In accordance with this requirement, W.Va. Code § 16-29D-4 (1991) provides, in pertinent part:

        (a) Except in instances involving the delivery of health care services immediately needed to resolve an imminent life-threatening medical or surgical emergency, the agreement by a health care provider to deliver services to a beneficiary of any department or division of the state which participates in a plan or plans developed under section three [§ 16-29D-3] of this article shall be considered to also include an agreement by that health care provider:

* * *

            (2) To accept as payment in full for the delivery of such services the amount specified in plan or plans or as determined by the plan or plans. In such instances, the health care provider shall bill the division or department, or such other person specified in the plan or plans, directly for the services. The health care provider shall not bill the beneficiary or any other person on behalf of the beneficiary and, except for deductibles or other payments specified in the applicable plan or plans, the beneficiary shall not be personally liable for any of the charges, including any balance claimed by the provider to be owed as being the difference between that provider's charge or charges and the amount payable by the applicable department or divisions.

Thus, a Medicaid provider cannot bill another source for the difference between the allowable Medicaid rate and the provider's customary rate.

        Although the parties disagree as to whether Ms. Flint is an employee of Coddington & Associates or an independent contractor, it is clear that Dr. Coddington's Medicaid provider agreement along with the applicable federal regulation and state statute cited above prohibit Ms. Flint from being paid for her services in excess of the Medicaid rate. Thus, this Court finds that the circuit court erred by ordering the DHHR to pay Ms. Flint for services at the rate of $75.00 per hour for Anthony and $90.00 per hour for Aaron.     
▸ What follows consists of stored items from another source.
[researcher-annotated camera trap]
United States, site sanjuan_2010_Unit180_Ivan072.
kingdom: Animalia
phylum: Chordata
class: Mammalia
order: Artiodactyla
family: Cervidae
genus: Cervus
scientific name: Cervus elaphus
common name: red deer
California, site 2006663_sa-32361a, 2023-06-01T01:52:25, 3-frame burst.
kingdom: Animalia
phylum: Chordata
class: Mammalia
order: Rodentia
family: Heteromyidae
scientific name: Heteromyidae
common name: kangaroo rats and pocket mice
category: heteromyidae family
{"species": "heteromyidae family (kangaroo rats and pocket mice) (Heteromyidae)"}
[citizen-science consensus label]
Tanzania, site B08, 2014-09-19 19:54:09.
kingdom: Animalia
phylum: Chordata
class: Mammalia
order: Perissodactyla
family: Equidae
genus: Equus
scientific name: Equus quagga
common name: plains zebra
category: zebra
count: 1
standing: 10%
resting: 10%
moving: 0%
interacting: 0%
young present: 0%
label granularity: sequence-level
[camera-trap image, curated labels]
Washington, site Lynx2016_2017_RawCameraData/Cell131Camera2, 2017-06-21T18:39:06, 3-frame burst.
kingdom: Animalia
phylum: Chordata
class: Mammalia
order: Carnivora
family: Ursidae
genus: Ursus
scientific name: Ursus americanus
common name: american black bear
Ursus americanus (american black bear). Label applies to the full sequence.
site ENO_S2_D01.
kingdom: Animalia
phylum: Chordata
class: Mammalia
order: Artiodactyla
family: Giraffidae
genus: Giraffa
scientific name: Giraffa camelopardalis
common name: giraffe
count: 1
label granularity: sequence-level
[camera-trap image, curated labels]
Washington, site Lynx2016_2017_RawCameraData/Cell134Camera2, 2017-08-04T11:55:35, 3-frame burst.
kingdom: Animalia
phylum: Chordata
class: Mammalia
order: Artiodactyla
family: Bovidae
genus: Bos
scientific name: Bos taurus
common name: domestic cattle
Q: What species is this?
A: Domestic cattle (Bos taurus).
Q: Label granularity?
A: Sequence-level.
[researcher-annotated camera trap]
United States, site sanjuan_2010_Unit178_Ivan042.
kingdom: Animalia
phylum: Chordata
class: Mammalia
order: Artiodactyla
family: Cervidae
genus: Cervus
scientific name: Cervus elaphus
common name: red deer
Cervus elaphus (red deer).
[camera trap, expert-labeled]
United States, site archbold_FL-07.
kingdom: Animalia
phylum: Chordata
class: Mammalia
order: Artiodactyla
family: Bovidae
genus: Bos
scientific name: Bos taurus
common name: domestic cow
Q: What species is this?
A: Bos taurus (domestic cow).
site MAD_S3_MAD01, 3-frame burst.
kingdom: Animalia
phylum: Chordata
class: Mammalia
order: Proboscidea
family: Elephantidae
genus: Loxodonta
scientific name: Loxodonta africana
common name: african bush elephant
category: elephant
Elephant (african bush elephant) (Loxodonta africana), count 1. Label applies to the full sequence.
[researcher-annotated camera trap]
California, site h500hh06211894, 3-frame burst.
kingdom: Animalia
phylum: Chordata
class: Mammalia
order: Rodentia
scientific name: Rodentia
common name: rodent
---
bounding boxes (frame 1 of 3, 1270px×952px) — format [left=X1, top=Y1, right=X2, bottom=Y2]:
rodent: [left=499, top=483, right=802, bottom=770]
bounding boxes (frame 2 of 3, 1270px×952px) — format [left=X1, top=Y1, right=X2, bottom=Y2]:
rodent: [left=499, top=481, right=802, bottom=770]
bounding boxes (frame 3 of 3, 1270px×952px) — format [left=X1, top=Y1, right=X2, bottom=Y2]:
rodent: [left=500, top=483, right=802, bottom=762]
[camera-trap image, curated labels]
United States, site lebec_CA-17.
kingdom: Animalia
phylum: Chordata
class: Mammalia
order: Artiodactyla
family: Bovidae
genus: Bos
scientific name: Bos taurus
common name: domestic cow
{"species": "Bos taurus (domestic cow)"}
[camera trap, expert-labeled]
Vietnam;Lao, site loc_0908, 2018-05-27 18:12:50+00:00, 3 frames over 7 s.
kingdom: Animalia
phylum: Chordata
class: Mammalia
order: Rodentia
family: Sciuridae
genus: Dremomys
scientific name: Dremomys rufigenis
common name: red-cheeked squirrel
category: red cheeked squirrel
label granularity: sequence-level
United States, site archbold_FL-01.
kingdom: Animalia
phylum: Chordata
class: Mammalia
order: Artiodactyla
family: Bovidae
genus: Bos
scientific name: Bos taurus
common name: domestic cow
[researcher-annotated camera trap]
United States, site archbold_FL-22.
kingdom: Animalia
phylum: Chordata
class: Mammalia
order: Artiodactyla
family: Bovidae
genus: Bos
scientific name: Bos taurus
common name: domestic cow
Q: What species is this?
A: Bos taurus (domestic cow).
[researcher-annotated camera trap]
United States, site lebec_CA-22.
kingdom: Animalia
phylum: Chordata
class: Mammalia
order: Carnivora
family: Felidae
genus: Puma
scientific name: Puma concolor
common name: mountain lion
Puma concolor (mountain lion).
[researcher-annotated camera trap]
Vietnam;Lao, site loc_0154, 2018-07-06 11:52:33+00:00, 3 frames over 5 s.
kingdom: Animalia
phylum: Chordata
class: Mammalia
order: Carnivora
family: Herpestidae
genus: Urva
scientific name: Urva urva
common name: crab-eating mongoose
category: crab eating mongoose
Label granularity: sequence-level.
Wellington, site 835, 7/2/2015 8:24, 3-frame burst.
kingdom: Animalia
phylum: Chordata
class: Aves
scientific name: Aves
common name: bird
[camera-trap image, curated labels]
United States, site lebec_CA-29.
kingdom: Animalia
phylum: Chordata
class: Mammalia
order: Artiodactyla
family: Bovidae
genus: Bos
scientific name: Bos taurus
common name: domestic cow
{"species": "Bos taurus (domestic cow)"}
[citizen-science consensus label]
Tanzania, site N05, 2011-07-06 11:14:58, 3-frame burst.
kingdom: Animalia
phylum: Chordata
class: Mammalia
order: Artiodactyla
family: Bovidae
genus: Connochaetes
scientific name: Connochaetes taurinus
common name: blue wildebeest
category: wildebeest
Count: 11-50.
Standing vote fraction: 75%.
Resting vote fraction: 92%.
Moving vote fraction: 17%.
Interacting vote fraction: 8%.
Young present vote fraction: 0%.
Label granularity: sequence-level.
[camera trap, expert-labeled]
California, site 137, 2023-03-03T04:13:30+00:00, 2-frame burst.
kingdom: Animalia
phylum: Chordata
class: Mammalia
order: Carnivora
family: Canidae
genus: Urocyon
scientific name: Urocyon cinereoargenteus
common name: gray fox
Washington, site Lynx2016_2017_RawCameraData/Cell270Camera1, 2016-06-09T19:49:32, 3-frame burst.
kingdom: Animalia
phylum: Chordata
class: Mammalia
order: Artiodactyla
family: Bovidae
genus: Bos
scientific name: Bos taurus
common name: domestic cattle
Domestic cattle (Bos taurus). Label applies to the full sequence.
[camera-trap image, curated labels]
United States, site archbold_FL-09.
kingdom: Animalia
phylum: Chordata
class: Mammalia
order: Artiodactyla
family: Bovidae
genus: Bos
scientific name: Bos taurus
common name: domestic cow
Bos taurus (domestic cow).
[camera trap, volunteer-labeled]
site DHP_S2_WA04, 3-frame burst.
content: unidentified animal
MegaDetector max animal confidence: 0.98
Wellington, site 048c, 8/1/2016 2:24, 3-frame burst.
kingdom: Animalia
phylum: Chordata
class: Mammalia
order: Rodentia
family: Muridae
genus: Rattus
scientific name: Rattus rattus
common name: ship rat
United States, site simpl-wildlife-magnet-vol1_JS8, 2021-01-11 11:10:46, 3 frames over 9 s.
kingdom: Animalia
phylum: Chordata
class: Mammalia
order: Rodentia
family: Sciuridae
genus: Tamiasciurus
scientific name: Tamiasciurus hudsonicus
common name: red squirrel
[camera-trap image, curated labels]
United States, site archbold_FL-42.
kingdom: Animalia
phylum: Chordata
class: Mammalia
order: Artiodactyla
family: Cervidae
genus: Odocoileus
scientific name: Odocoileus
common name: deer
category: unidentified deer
         Given the facts in this case, it is clear that the petitioners required the services of Ms. Flint. Moreover, the DHHR is required to provide such supportive services in abuse and neglect proceedings. W.Va. Code § 49-6-1 (1998). However, because Ms. Flint was working out of the offices of Dr. Coddington, a Medicaid provider, she is not entitled to payment for her services in excess of the Medicaid rate. Therefore, we grant the requested writ of mandamus, but direct the DHHR to pay Ms. Flint's invoices for therapeutic services rendered to the petitioners at the Medicaid rate applicable at the time the services were or are hereafter rendered.See footnote 2 2

                                     Writ granted as moulded.

Footnote: 1         1We follow our past practice in cases involving sensitive facts and do not use the last names of the parties. In the matter of Jonathan P., 182 W.Va. 302, 303 n.1, 387 S.E.2d 537, 538 n.1 (1989).
Footnote: 2         2We note that the DHHR paid some of Ms. Flint's invoices in excess of the Medicaid rate applicable at the time the services were rendered. In satisfying Ms. Flint's unpaid invoices, the DHHR is entitled to a credit for those overpayments.